Stored dataset items:
——————————

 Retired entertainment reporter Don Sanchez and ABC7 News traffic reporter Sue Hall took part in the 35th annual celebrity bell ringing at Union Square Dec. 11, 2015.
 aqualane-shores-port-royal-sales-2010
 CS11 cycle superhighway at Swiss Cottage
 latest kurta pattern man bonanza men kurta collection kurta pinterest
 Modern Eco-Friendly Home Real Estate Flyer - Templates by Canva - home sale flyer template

——————————

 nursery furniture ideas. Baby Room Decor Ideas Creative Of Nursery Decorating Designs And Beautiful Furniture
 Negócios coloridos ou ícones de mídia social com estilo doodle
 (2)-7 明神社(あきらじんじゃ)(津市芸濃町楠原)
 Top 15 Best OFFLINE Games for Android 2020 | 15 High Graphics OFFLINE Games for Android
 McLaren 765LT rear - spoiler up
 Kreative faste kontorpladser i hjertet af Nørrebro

——————————

Would you please copy exactly the part of the entries above that begins at the line containing "latest kurta pattern" and ends at the line containing "Modern Eco-Friendly Home", both lines included?

 latest kurta pattern man bonanza men kurta collection kurta pinterest
 Modern Eco-Friendly Home Real Estate Flyer - Templates by Canva - home sale flyer template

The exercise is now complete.